IT WAS Sunday, admittedly. Our story on the report of the Archbishops’ Housing Commission had appeared online at 6 a.m. At 12.30 p.m., we heard from the press office of the Ministry for Housing, Communities and Local Government (MHCLG), grateful if we would “update” our copy “to reflect the Government’s position”. Remember, this is a church report that shows that 1.2 million households pay more than 40 per cent of their net income on rent, and that 4.8 million households struggle to afford their accommodation; that recommends a redefinition of “affordability” along the lines proposed by the Affordable Housing Commission, i.e. relating to income and not surrounding house prices; and, most importantly, that calls on the Government to join with other political parties to formulate a 20-year agreed strategy to tackle the housing crisis.

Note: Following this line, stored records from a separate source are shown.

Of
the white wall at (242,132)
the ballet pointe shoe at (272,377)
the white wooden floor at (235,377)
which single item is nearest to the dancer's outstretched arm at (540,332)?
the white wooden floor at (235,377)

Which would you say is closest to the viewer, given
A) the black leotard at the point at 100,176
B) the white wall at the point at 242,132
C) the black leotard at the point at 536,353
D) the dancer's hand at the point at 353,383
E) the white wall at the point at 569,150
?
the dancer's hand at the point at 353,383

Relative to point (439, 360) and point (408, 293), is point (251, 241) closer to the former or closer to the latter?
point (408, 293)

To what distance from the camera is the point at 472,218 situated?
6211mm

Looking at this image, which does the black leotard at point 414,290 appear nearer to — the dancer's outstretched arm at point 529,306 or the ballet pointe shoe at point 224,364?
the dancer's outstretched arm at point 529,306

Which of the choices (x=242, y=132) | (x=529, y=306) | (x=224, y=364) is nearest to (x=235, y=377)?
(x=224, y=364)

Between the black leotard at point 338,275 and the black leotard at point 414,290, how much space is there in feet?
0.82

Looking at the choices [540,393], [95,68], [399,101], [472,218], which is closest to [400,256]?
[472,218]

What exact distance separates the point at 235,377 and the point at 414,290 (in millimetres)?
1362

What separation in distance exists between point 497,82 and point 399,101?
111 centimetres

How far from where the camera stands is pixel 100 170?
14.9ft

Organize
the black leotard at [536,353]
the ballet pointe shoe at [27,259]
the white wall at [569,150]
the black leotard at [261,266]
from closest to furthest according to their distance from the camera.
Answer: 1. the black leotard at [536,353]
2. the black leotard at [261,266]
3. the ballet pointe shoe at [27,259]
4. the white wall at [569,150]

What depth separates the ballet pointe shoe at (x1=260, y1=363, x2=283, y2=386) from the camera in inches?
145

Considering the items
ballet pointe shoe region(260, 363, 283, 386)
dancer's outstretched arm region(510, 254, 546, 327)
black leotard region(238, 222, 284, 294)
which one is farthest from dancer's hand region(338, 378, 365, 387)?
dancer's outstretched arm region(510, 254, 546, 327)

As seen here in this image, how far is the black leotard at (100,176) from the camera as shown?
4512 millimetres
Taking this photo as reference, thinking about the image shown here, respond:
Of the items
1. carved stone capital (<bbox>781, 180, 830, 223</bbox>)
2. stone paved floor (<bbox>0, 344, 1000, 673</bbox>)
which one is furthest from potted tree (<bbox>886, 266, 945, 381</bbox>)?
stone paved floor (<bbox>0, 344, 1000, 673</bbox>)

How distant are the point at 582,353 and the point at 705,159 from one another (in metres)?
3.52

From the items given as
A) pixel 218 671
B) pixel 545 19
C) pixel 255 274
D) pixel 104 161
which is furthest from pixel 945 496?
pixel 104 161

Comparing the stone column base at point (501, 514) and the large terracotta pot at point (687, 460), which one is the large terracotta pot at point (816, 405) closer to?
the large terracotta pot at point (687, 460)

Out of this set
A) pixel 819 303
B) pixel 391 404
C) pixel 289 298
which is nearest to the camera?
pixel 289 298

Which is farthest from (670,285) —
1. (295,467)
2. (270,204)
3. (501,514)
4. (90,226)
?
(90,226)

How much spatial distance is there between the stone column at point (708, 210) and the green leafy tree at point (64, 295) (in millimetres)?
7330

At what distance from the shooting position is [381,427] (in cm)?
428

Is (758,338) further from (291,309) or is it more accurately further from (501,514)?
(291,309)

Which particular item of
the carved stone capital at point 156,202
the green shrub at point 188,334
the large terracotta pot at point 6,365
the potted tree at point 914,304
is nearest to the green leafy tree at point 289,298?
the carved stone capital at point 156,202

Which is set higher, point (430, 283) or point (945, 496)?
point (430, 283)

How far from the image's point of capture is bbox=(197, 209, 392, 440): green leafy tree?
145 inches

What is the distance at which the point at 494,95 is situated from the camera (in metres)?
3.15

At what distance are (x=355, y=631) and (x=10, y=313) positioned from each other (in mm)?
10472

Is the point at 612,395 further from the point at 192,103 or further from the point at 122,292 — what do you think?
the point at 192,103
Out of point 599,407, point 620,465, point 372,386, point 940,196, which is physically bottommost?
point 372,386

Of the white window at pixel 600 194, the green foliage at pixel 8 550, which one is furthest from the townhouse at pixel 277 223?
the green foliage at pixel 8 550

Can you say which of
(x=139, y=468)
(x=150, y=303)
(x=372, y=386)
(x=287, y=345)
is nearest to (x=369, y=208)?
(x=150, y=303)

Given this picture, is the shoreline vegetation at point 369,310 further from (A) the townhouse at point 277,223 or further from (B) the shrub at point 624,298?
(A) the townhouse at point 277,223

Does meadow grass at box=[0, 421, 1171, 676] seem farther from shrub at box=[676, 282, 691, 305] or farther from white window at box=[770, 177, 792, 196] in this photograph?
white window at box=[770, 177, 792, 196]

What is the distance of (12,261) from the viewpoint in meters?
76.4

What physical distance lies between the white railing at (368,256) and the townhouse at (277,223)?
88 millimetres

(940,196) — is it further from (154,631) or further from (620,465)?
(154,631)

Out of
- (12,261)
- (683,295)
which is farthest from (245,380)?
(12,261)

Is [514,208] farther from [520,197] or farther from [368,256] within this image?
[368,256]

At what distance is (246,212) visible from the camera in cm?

In response, there was a one-sentence reaction from the MHCLG: “We welcome and encourage the practical steps that the Church is taking to make more of their land available for affordable housing.” That was it. The rest of the email was a set of bullet-points detailing how active the Government has been in addressing the issue of housing. These were all very impressive — as have been the actions of almost every government in the past 40 years. The point that the Archbishops’ Commission makes in its report is simple enough to grasp, however: none of the existing measures is working.
This “Don’t bother us about this now” attitude is perfectly understandable from a Government with its hands full of other crises: health, the economy, employment, education, not to mention the Brexit fallout. It is wearisome, however, when the people who have the power to right a wrong first have to be persuaded to admit that the wrong exists. The Coming Home authors are adamant that it is not an attack on the present Government. In the world of adversarial politics, however, to highlight a problem that is not being solved is to open a new front upon which the opposition parties can make an assault.
To get beyond this first, knee-jerk reaction, it is necessary to recognise that poor housing is not an issue to be thought of in isolation. Solving the housing crisis is a way to solve many of the problems that flow downstream from it: poor health; susceptibility to viruses through overcrowding; the immobility of the workforce; and, not least, this country’s sum of climate-changing emissions. If alleviating the misery of eight million people is not enough of an incentive, then stopping these other costly and intractable problems makes simple economic sense. And a 20-year strategy even has political appeal: it takes a significant issue ofF the party-political agenda, and it challenges the opposition parties to contribute to a success that happens on this Government’s watch. How can the electorate not respect a government that initiates a genuine solution, and in a way that restores maturity to the UK’s degraded political discourse?